It's a tricky question because I'm not coding much anymore. One thing that's constantly blowing my mind is Copilot from GitHub. I used GoLand as my IDE and I'd installed Copilot, then forgotten about it. I came back to it and was writing some code, and I didn't even know what was happening. This thing has read my mind somehow. It was amazing. Hit and miss a little bit, but I can see the future there, removing a whole bunch of low-value work.
My life sadly has moved a lot towards email and I use Superhuman for that. It is genuinely the best experience for email that I've ever had in my life. It's just amazing. It's not wildly different to Gmail, but I think it highlights the importance of UX. The net result is I actually feel on top of an inbox that was previously completely unwieldy.
The final thing I'd like to recommend is an app called Detail. I have a very nice camera rig at home. I spend a lot of time on calls and I want to have good lighting and everything else. Detail is OBS, but for non-nerds. You can have multiple scenes set up and you can do all sorts of nice things and it just works. It can do things like face tracking if you want it to keep the focus on you.
Describe your computer hardware setup
I use an M1 MacBook Pro. I absolutely love it. I use it with a Logitech MX Master 3 mouse, which is a glorious mouse. I have a FILCO Convertible 2 mechanical keyboard. I have two Elgato Key Light Airs, which do nice lighting. I have a Fuji XT30 mirrorless camera, which I did not buy specifically as a web camera. It's my camera for doing stuff and it's connected via an Elgato Cam Link 4K. For sound I use a Wave Link microphone.
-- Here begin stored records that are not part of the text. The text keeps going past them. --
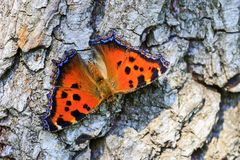 Farbiges und empfindliches Sitzen des Schmetterlinges auf einer rauen, trockenen Beschaffenheit stockfotografie
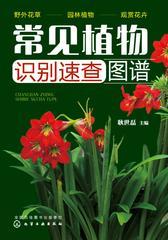 常见植物识别速查图谱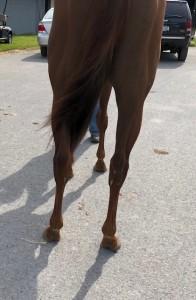 My Little pretty rear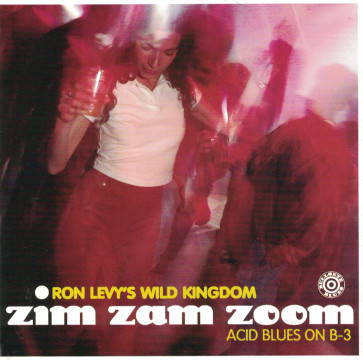 Ron Levy - Zim Zam Zoom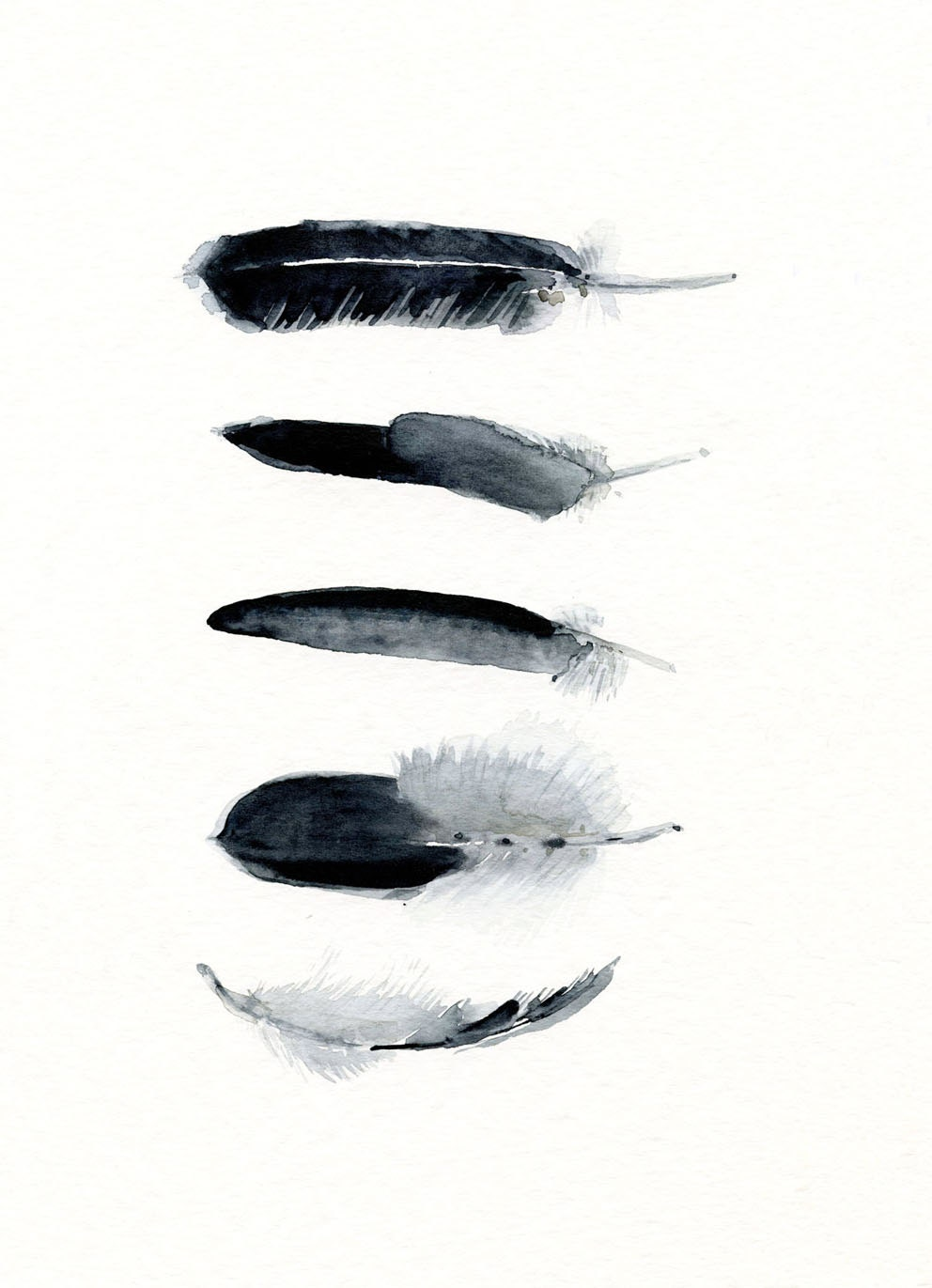 Black And White Feather Art Work 5 Feathers Art By Theclayplay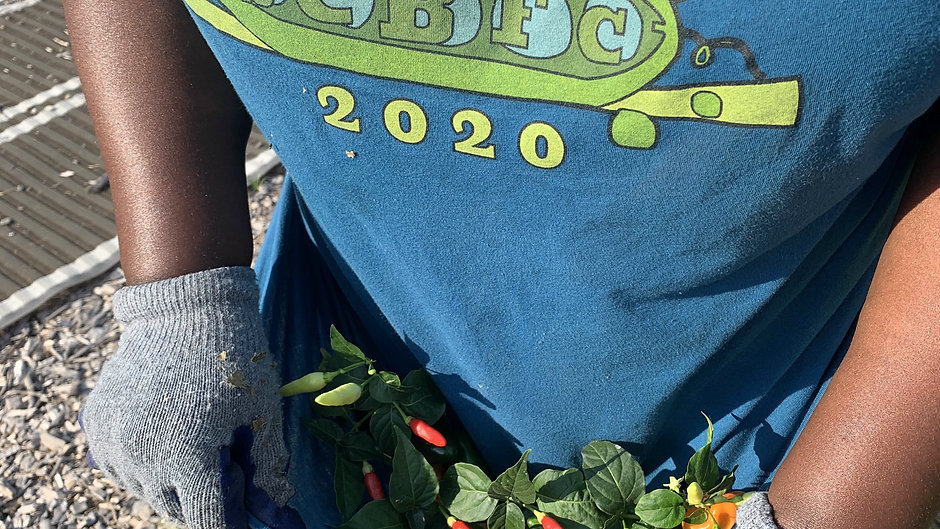 We are Fresh Future Farm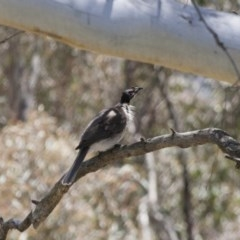 Philemon corniculatus (Noisy Friarbird) at Illilanga & Baroona - 5 Nov 2011 by Illilanga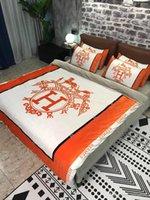 оранжевые постельные принадлежности оптовых-2019 Постельное белье из теплого оранжево-оранжевого цвета. H-принт с логотипом, зима, теплый, хрустальный, четырехкомпонентный, двухсторонний бархат и плюшевые пододеяльники DHL FREE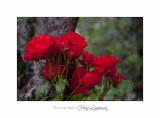 05 2017 C IMG_7571 fleur roses Cyclades .jpg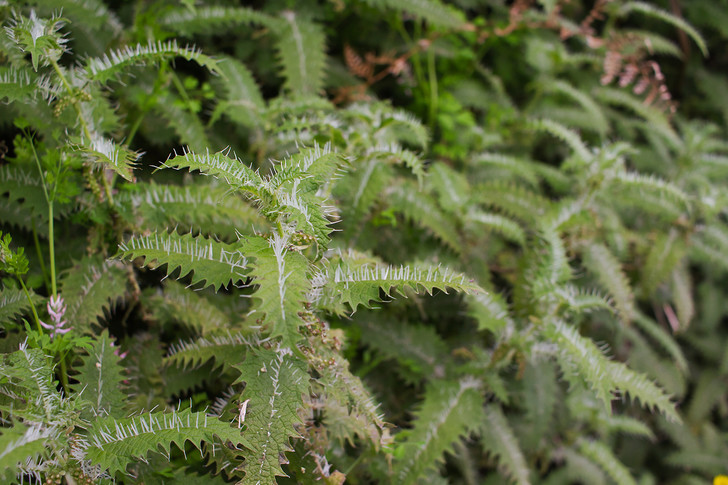 Фото №2 - 10 самых странных и страшных растений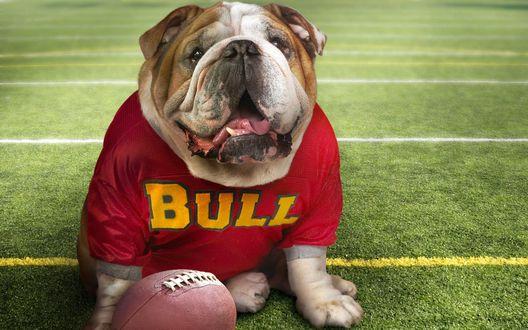 Обои Собака породы французский бульдог в спортивной форме с серьезным видом сидит на поле рядом с мячом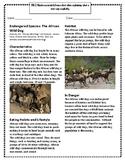Endangered Species: The African Wild Dog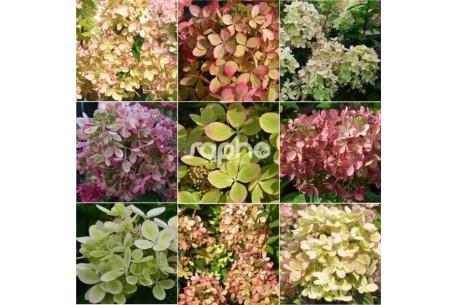 Hydrangea paniculata PASTELGREEN ® 'Rencolor'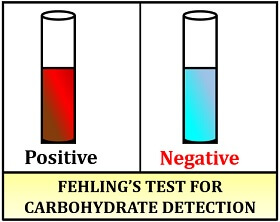 fehling's test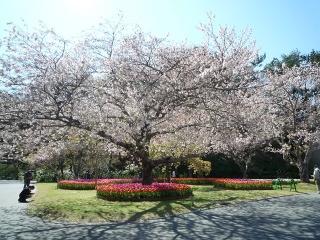 8、桜とチューリップ9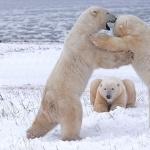 Polar Bears 1080p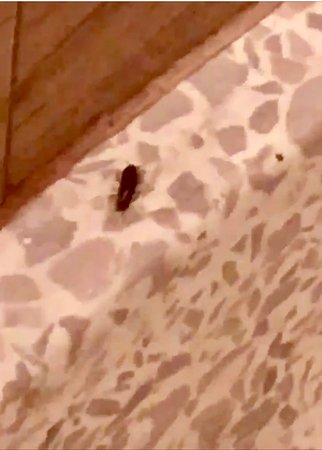 Empire Hotel: silverfish in shower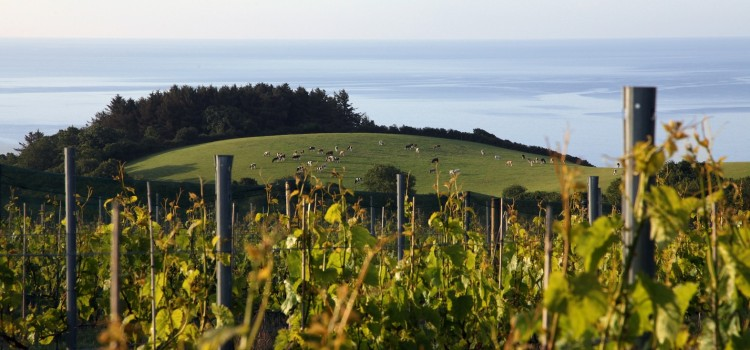 Sweet Wine From Cornwall Is Critics Choice At Awards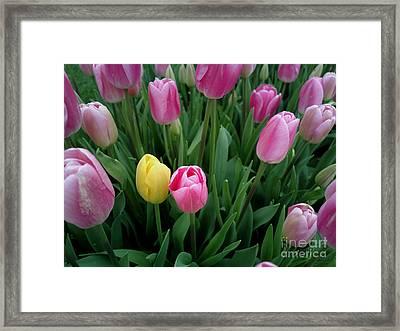 Tulip Festival - 36  Framed Print
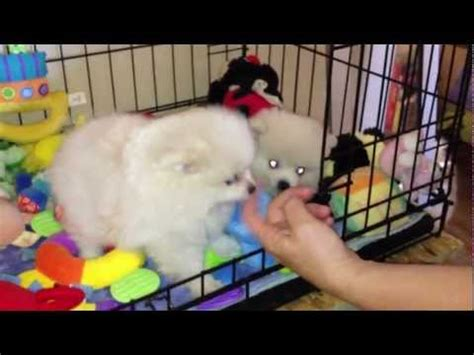 pomeranian puppies in los angeles tiniest and cutest teacup pomeranian puppy funnydog tv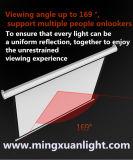Manuels d'intérieur extérieurs abaissent l'écran de projection visuel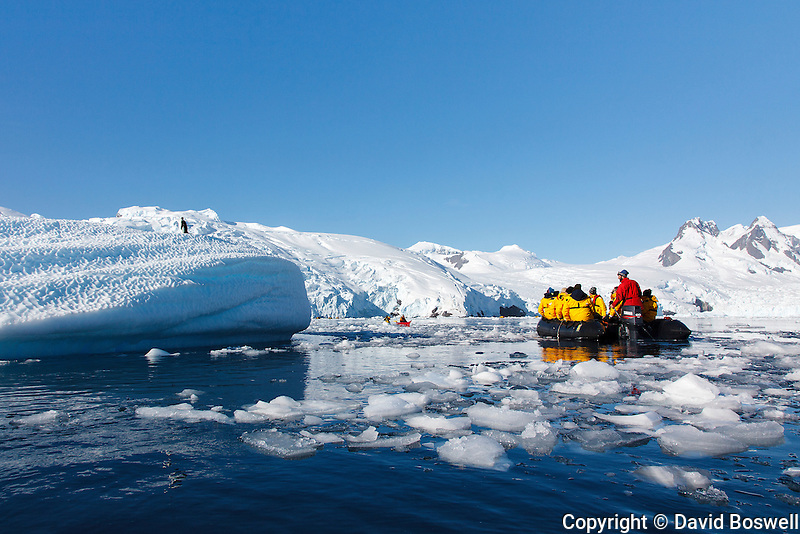 A group aboard a zodiac check out an Adelie penguin on a small iceberg in Cierva Cove along the Antarctic Peninsula.
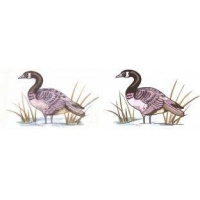 China Vector art wild duck Candian Geese goose bird fow_6 on sale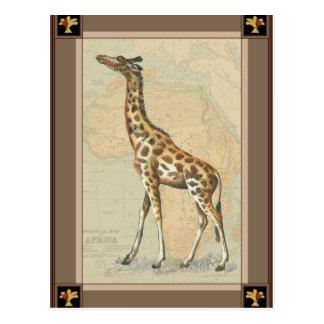 Africa Map and a Giraffe Post Card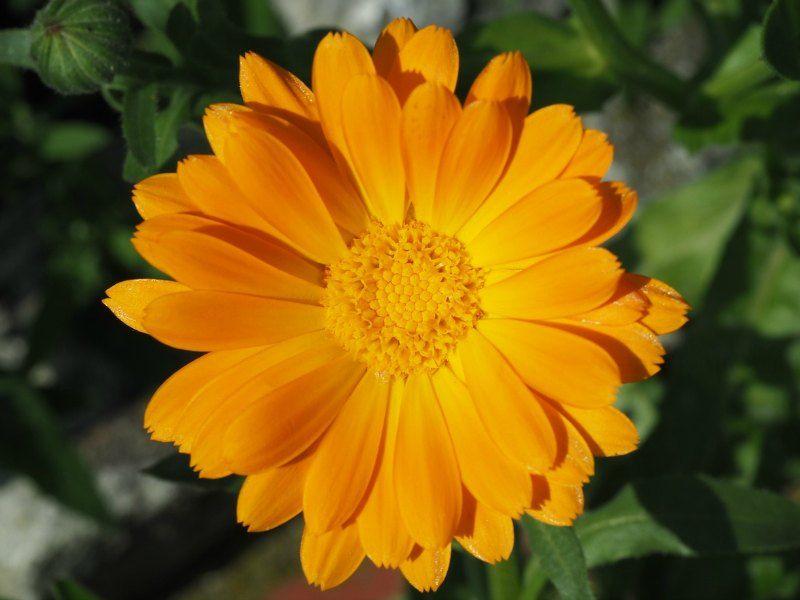 Marigolds Container Garden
Describe your computer software setup
Chat: Zoom and Slack.
IDE: GoLand and VSCode
Source control: GitHub.
Describe your desk setup
I have a Fully Jarvis Bamboo standing desk with a Humanscale Freedom chair, which I bought primarily because I wanted something not too big that I can push underneath my desk when not in use.
Daytime or nighttime? Nighttime.
Tea or coffee? Coffee.
Silence or music? Music.
What non-tech activities do you like to do?
Anything with my kids. They are nine and seven, so they're sort of at peak fun age and want to spend all the time in the world with me. It typically involves football at the park or other sort of fun outdoorsy things. If I'm not doing that, I'm running or playing the guitar.
Find out more
incident.io is an automatic incident management tool. It was featured as an "Interesting Tool" in the Console newsletter on 26 May 2022. This interview was conducted on 12 May 2022.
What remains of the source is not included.